What is the relationship between music and time? How does musical rhythm express our social experience of time? In Groove: An Aesthetic of Measured Time, Mark Abel explains the rise to prominence in Western music of a new way of organising rhythm: groove. He provides a historical account of its emergence around the turn of the twentieth century, and analyses the musical components which make it work. Tracing the influence of key philosophical arguments about the nature of time on musical aesthetics, Mark Abel draws on materialist interpretations of art and culture to challenge those, like Adorno, who criticise popular music’s metrical regularity. He concludes that groove does not simply reflect the temporality of contemporary society, but, by incorporating abstract time into its very structure, is capable of effecting a critique of it.
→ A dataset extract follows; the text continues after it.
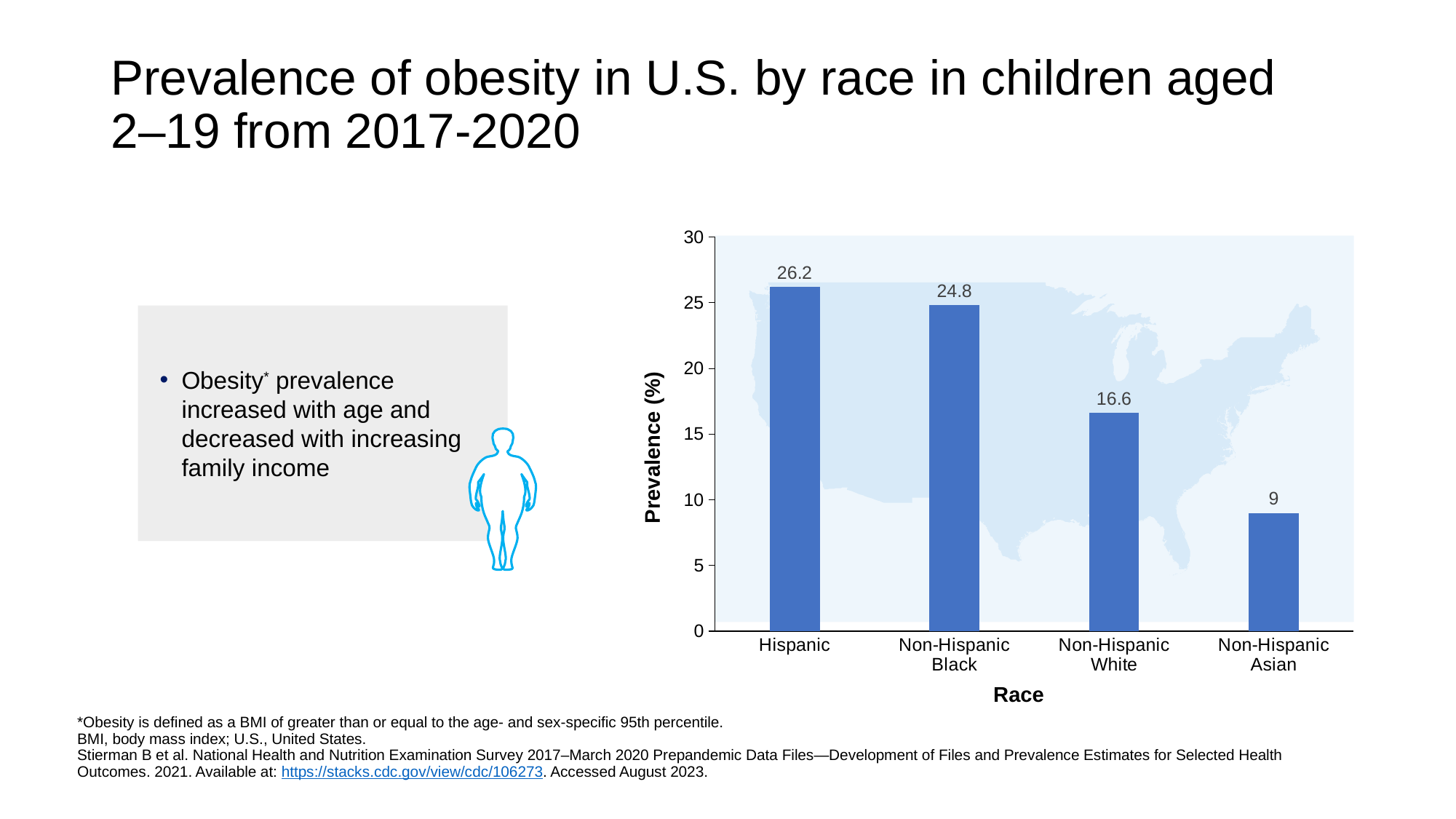
What is the obesity prevalence for Non-Hispanic White children? 16.6 Which has a higher obesity prevalence, Non-Hispanic White or Non-Hispanic Asian children? Non-Hispanic White What is the label of the y axis of the chart? Prevalence (%) What is the obesity prevalence for Hispanic children? 26.2 What is the difference in obesity prevalence between Non-Hispanic Black and Non-Hispanic Asian children? 15.8 What is the obesity prevalence for Non-Hispanic Asian children? 9 What is the obesity prevalence for Non-Hispanic Black children? 24.8 Which race category has the lowest obesity prevalence? Non-Hispanic Asian Which race category has the highest obesity prevalence? Hispanic What kind of chart is shown on the slide? Bar chart How many race categories are shown in the chart? 4 What is the difference in obesity prevalence between Hispanic and Non-Hispanic White children? 9.6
From Sundials to Atomic Clocks

Author : James Jespersen
Publisher : Courier Corporation
Page : 322 pages
File Size : 45,6 MB
Release : 1999-01-01
Category : Science
ISBN : 0486409139

GET BOOK

Clear and accessible introduction to the concept of time examines measurement, historic timekeeping methods, uses of time information, role of time in science and technology, and much more. Over 300 illustrations.

The Clock Mirage

Author : Joseph Mazur
Publisher : Yale University Press
Page : 269 pages
File Size : 16,20 MB
Release : 2020-04-14
Category : Science
ISBN : 0300252420

GET BOOK

A tour of clocks throughout the centuries—from the sandglass to the telomere—to reveal the physical, biological, and social nature of time What is time? This question has fascinated philosophers, mathematicians, and scientists for thousands of years. Why does time seem to speed up with age? What is its connection with memory, anticipation, and sleep cycles? Award-winning author and mathematician Joseph Mazur provides an engaging exploration of how the understanding of time has evolved throughout human history and offers a compelling new vision, submitting that time lives within us. Our cells, he notes, have a temporal awareness, guided by environmental cues in sync with patterns of social interaction. Readers learn that, as a consequence of time’s personal nature, a forty-eight-hour journey on the Space Shuttle can feel shorter than a six-hour trip on the Soyuz capsule, that the Amondawa of the Amazon do not have ages, and that time speeds up with fever and slows down when we feel in danger. With a narrative punctuated by personal stories of time’s effects on truck drivers, Olympic racers, prisoners, and clockmakers, Mazur’s journey is filled with fascinating insights into how our technologies, our bodies, and our attitudes can change our perceptions. Ultimately, time reveals itself as something that rides on the rhythms of our minds. The Clock Mirage presents an innovative perspective that will force us to rethink our relationship with time, and how best to use it.